== Written instruction ==
Render all of the data below as a Markdown table with two columns, No. and Text, giving each line its own numbered row. Skip blank lines and leave the pictures out.

== Data listing ==
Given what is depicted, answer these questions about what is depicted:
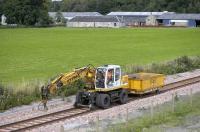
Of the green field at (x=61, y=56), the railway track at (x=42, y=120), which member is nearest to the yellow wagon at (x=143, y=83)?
the railway track at (x=42, y=120)

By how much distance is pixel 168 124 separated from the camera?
22.4 metres

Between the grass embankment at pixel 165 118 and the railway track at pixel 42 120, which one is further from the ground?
the grass embankment at pixel 165 118

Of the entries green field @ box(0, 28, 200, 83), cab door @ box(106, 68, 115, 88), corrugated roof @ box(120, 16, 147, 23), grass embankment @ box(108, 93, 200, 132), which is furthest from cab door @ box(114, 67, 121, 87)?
corrugated roof @ box(120, 16, 147, 23)

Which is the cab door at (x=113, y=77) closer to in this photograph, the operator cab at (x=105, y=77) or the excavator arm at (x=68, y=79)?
the operator cab at (x=105, y=77)

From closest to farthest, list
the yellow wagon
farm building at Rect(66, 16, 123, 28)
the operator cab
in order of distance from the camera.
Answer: the operator cab, the yellow wagon, farm building at Rect(66, 16, 123, 28)

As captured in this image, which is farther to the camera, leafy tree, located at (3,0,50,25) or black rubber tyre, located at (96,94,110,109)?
leafy tree, located at (3,0,50,25)

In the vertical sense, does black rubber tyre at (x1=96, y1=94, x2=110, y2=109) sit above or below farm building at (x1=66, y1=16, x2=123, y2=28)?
above

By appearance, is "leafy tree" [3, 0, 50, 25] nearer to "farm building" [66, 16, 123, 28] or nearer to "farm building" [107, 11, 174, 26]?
"farm building" [66, 16, 123, 28]

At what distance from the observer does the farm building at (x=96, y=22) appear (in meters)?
169

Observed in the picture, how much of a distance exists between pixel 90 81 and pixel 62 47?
42286mm

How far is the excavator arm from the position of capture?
2488 cm

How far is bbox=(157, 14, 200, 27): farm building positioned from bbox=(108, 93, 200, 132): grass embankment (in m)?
144

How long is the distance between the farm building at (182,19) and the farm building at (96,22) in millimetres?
16914

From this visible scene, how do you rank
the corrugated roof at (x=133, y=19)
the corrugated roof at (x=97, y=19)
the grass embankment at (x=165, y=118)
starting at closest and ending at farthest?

== Solution to this exercise ==
| No. | Text |
|---|---|
| 1 | Given what is depicted, answer these questions about what is depicted: |
| 2 | Of the green field at (x=61, y=56), the railway track at (x=42, y=120), which member is nearest to the yellow wagon at (x=143, y=83)? |
| 3 | the railway track at (x=42, y=120) |
| 4 | By how much distance is pixel 168 124 separated from the camera? |
| 5 | 22.4 metres |
| 6 | Between the grass embankment at pixel 165 118 and the railway track at pixel 42 120, which one is further from the ground? |
| 7 | the grass embankment at pixel 165 118 |
| 8 | Of the entries green field @ box(0, 28, 200, 83), cab door @ box(106, 68, 115, 88), corrugated roof @ box(120, 16, 147, 23), grass embankment @ box(108, 93, 200, 132), which is furthest from cab door @ box(114, 67, 121, 87)? |
| 9 | corrugated roof @ box(120, 16, 147, 23) |
| 10 | Which is the cab door at (x=113, y=77) closer to in this photograph, the operator cab at (x=105, y=77) or the excavator arm at (x=68, y=79)? |
| 11 | the operator cab at (x=105, y=77) |
| 12 | From closest to farthest, list |
| 13 | the yellow wagon |
| 14 | farm building at Rect(66, 16, 123, 28) |
| 15 | the operator cab |
| 16 | in order of distance from the camera. |
| 17 | Answer: the operator cab, the yellow wagon, farm building at Rect(66, 16, 123, 28) |
| 18 | As captured in this image, which is farther to the camera, leafy tree, located at (3,0,50,25) or black rubber tyre, located at (96,94,110,109)? |
| 19 | leafy tree, located at (3,0,50,25) |
| 20 | In the vertical sense, does black rubber tyre at (x1=96, y1=94, x2=110, y2=109) sit above or below farm building at (x1=66, y1=16, x2=123, y2=28)? |
| 21 | above |
| 22 | By appearance, is "leafy tree" [3, 0, 50, 25] nearer to "farm building" [66, 16, 123, 28] or nearer to "farm building" [107, 11, 174, 26]? |
| 23 | "farm building" [66, 16, 123, 28] |
| 24 | At what distance from the observer does the farm building at (x=96, y=22) appear (in meters)? |
| 25 | 169 |
| 26 | Observed in the picture, how much of a distance exists between pixel 90 81 and pixel 62 47? |
| 27 | 42286mm |
| 28 | How far is the excavator arm from the position of capture? |
| 29 | 2488 cm |
| 30 | How far is bbox=(157, 14, 200, 27): farm building positioned from bbox=(108, 93, 200, 132): grass embankment (in m)? |
| 31 | 144 |
| 32 | How long is the distance between the farm building at (182,19) and the farm building at (96,22) in millimetres? |
| 33 | 16914 |
| 34 | From this visible scene, how do you rank |
| 35 | the corrugated roof at (x=133, y=19) |
| 36 | the corrugated roof at (x=97, y=19) |
| 37 | the grass embankment at (x=165, y=118) |
| 38 | starting at closest and ending at farthest? |